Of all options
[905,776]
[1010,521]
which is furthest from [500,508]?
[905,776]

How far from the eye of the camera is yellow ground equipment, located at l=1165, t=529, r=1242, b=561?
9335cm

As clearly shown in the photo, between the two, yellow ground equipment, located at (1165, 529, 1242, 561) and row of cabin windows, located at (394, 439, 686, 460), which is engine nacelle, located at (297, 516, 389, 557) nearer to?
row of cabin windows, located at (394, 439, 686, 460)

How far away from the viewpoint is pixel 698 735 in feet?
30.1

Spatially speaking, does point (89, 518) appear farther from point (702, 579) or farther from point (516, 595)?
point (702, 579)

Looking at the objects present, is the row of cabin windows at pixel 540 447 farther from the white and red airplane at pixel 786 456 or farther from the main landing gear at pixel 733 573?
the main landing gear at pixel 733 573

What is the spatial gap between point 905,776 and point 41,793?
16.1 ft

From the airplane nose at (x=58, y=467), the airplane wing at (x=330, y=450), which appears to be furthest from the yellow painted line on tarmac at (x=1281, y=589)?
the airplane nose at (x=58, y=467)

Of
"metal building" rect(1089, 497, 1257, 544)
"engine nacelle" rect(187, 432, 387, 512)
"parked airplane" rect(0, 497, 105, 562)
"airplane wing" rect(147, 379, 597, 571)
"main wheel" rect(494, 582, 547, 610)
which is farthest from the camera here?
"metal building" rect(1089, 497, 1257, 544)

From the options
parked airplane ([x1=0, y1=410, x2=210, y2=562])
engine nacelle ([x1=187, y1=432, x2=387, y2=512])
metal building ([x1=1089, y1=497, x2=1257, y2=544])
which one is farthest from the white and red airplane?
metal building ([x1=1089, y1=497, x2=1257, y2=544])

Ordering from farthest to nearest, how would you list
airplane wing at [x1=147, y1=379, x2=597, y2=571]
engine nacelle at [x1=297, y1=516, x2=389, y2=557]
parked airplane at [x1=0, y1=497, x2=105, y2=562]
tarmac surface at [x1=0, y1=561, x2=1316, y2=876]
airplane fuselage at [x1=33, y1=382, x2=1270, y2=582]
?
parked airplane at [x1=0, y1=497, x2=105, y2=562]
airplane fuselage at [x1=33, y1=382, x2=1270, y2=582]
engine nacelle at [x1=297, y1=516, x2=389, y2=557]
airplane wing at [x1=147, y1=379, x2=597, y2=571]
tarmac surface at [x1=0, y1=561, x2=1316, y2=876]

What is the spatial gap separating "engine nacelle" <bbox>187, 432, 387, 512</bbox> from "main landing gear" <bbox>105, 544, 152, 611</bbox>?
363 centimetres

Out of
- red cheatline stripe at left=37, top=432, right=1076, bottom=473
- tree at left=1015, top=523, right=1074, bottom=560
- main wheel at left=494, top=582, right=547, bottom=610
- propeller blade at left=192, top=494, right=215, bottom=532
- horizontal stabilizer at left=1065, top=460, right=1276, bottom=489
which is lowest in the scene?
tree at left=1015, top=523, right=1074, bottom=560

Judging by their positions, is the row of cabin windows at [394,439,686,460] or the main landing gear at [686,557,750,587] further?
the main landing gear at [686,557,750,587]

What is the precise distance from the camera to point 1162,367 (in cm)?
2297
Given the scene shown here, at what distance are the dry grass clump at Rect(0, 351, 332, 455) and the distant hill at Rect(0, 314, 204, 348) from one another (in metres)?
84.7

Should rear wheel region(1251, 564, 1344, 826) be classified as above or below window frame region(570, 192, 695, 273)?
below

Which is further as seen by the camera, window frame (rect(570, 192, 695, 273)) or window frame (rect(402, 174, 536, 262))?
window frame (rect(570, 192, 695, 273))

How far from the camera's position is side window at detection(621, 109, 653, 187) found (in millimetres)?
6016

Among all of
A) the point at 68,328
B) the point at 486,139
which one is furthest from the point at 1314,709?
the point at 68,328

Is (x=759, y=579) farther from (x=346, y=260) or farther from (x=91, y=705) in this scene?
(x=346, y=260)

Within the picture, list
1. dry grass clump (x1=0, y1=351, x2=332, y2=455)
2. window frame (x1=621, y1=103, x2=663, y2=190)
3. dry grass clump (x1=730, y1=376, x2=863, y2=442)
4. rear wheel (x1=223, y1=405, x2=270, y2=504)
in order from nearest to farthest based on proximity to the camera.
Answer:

● ● ● ● ● ● ●

TASK GOAL =
Can you switch "dry grass clump" to "grass tuft" in the lines from the one with "What is the precise" up to and including the last line, and give back only those lines with everything else unchanged?

WORKED ANSWER =
What is the precise distance from the camera to point 1162,367 (in cm)?
2297
Given the scene shown here, at what distance are the grass tuft at Rect(0, 351, 332, 455) and the distant hill at Rect(0, 314, 204, 348) from one another (in metres)?
84.7

Should rear wheel region(1251, 564, 1344, 826) be classified as above or below window frame region(570, 192, 695, 273)?
below

Which is further as seen by the camera, window frame (rect(570, 192, 695, 273)) or window frame (rect(402, 174, 536, 262))?
window frame (rect(570, 192, 695, 273))

How far from the camera's position is side window at detection(621, 109, 653, 187) found (in millimetres)?
6016

Among all of
A) the point at 68,328
B) the point at 486,139
which one is furthest from the point at 1314,709?
the point at 68,328

Is (x=759, y=579) farther from (x=346, y=260) or farther from (x=91, y=705) in this scene?
(x=346, y=260)

Within the picture, list
1. grass tuft (x1=0, y1=351, x2=332, y2=455)
2. window frame (x1=621, y1=103, x2=663, y2=190)
3. grass tuft (x1=730, y1=376, x2=863, y2=442)
4. rear wheel (x1=223, y1=405, x2=270, y2=504)
in order from nearest to farthest based on proximity to the camera.
Answer:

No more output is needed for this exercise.